__Passage__
....................

"There is no need for more than ten REE explorers/ producers; just as there is no need for more than around ten lithium explorers/producers," he declared in a recent analysis piece. "The uranium space does not require more than 20-30 players also."
"While uranium has had its bust (and false dawn) and largely faded into secondary interest, the REE space has yet to have its day of reckoning," he observed. "The Lithium players, if anything have been spared a rout by the rare earths phenomenon gradually siphoning away interest and thus letting the Lithium subspace ‘down gently.'"
In his analysis, Ecclestone suggested that larger cap rare earths companies "are knitting, unraveling and reknitting their projects (via endless drilling, surface sampling and metallurgical testing) to fill in time waiting for the right ‘gentleman caller'. In the meantime a company like Lynas, whose Mt Weld property two years back was essentially as developed as these others pretenders to being industry majors, has shot ahead and built its mine and nearly finished its processing plant."
"Those that can: do, those that can't: instead have their bloated IR departments send investors every news article about Rare Earths that crosses the wires to try and disguise their lack of any real progress," Ecclestone complained.
"It would appear that the mining promotional ‘art' has reached its apogee with rare earths after practicing on Lithium and Uranium. After the apogee comes the slide," Ecclestone warned. "The number of promoters piling into this space have exceeded all previous efforts..."
Meanwhile, Ecclestone suggested "the fate for most uranium juniors is sealed. We have totally dropped interest in the sector as we feel that all but a few near production stories are doomed to whither and die of lack of funding."
"The problem the survivors face is that struggling out of the ‘Nuclear Winter' is going to be a tough road and the temptations of switching back to being a gold stock or suchlike is going to be more tempting than remaining poor but virtuous and persisting with a uranium theme," Ecclestone asserted. "We would not be surprised to see the number of uranium juniors (i.e. non-producers) globally shrink to less than 50 over the next two years."
In his analysis, Ecclestone outlined the reasons why he thinks so many junior explorers/producers will be surplus to actually demand including:
--Insufficient end users for all of them to make matches with miners. (As an example, Ecclestone notes that Silmet recently confessed to having only 15 clients for its REE production)
--With hundreds of millions of dollars in budget and many REE end-users being small, "the prospect of an end-user being the solution to capital poor REE producer wannabes is not good"
--"End-users of size are showing their own doubts on the seriousness of the ‘juniors' with Toyota walking away from its JV with Great Western on Benjamin River and option for a recycling effort in Vietnam instead, Santoku selling out to Molycorp, and Showa Denko giving in and selling its plant in China."
Nevertheless, Ecclestone suggested five companies are likely survivors of the REE space:
--Lynas (by virtue of being a first mover)
--Molycorp (by virtue of vertical integration and being a first mover)
--Great Western (by virtue of vertical integration and being a first mover)
--UCore (by being acquired)
--Northern Minerals (by having potentially large Xenotime-thus Yttrium-resources)
In his analysis, Ecclestone suggests Frontier Rare Earths, Arafura Resources and Stans Energy "are a few names that might also cling to the lifeboats."
"The end of the Rare Earth boom is somewhat inevitable as there must be some winnowing process eventually," Ecclestone observed. "That there is demand for 200 or 100 or even 50 of the current flock of prospects is dubious indeed."

....................

__Exercise__
In the passage on rare earths juniors, which companies does Ecclestone name as likely survivors of the REE space? List each one.

Stored data entries
....................

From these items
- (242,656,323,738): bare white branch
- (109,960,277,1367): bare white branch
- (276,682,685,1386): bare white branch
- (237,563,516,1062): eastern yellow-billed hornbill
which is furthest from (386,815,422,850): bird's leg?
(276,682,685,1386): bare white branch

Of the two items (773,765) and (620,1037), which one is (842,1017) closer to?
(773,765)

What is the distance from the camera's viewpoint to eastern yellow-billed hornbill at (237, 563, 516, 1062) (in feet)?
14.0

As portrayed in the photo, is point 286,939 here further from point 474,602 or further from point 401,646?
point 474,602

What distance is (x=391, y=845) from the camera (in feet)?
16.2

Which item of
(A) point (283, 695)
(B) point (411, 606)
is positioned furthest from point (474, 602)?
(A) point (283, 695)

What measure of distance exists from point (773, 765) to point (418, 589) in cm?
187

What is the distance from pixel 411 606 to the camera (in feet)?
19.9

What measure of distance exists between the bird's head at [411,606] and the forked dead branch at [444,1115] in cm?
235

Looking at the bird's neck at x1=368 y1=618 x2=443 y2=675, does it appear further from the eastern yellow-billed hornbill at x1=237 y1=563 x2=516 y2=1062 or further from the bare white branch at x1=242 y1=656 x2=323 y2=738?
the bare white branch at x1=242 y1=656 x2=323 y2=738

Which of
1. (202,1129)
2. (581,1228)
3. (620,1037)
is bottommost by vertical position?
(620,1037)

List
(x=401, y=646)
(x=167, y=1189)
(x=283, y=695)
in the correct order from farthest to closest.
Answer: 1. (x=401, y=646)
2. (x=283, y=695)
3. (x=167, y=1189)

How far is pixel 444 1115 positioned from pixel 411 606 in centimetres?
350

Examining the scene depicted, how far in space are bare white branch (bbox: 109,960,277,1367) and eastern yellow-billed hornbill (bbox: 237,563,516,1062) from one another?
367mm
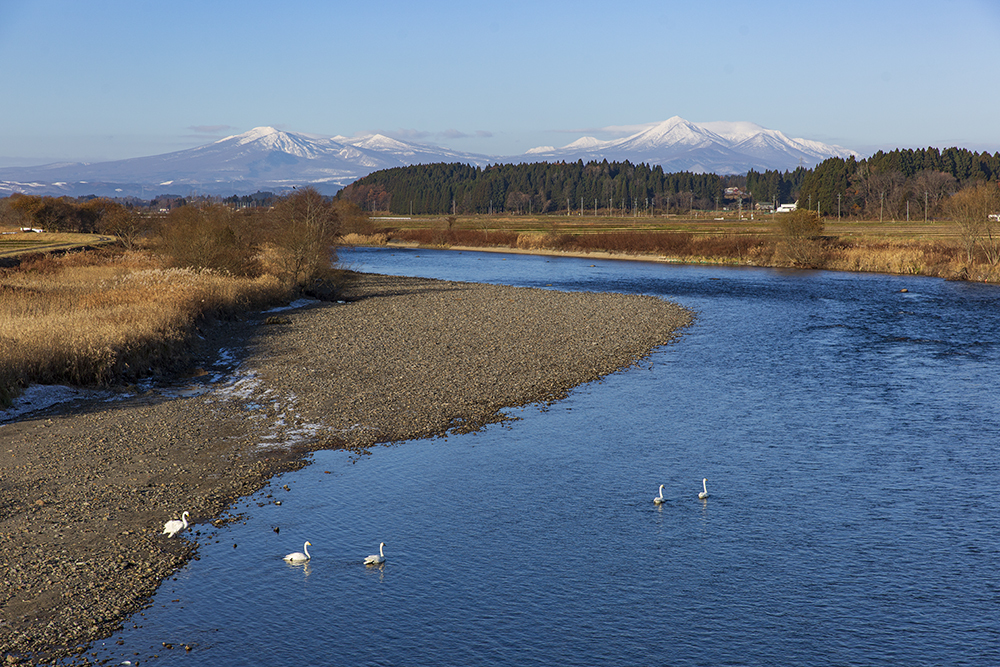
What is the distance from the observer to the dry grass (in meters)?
20.0

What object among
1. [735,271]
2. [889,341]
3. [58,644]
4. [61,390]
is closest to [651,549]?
[58,644]

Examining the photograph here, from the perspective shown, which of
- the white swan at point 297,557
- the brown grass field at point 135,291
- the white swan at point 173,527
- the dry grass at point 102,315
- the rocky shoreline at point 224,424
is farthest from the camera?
the brown grass field at point 135,291

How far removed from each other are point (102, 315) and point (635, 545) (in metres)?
20.1

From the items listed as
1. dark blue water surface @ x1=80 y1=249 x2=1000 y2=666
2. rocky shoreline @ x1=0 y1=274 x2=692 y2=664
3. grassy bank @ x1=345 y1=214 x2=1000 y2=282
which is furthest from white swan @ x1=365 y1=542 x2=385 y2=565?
grassy bank @ x1=345 y1=214 x2=1000 y2=282

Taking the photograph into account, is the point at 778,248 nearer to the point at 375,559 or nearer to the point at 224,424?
the point at 224,424

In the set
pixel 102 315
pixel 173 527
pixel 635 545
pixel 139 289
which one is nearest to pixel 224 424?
pixel 173 527

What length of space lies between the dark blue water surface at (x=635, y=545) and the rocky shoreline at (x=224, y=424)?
0.74 metres

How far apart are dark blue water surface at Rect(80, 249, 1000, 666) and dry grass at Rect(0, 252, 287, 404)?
925cm

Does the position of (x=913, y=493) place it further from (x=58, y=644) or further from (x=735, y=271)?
(x=735, y=271)

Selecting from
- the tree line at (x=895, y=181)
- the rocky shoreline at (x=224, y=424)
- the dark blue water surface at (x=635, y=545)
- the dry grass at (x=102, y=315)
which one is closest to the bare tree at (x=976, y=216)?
the rocky shoreline at (x=224, y=424)

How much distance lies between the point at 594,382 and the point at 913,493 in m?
10.6

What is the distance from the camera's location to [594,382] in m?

....................

__Exercise solution__
Lynas
Molycorp
Great Western
UCore
Northern Minerals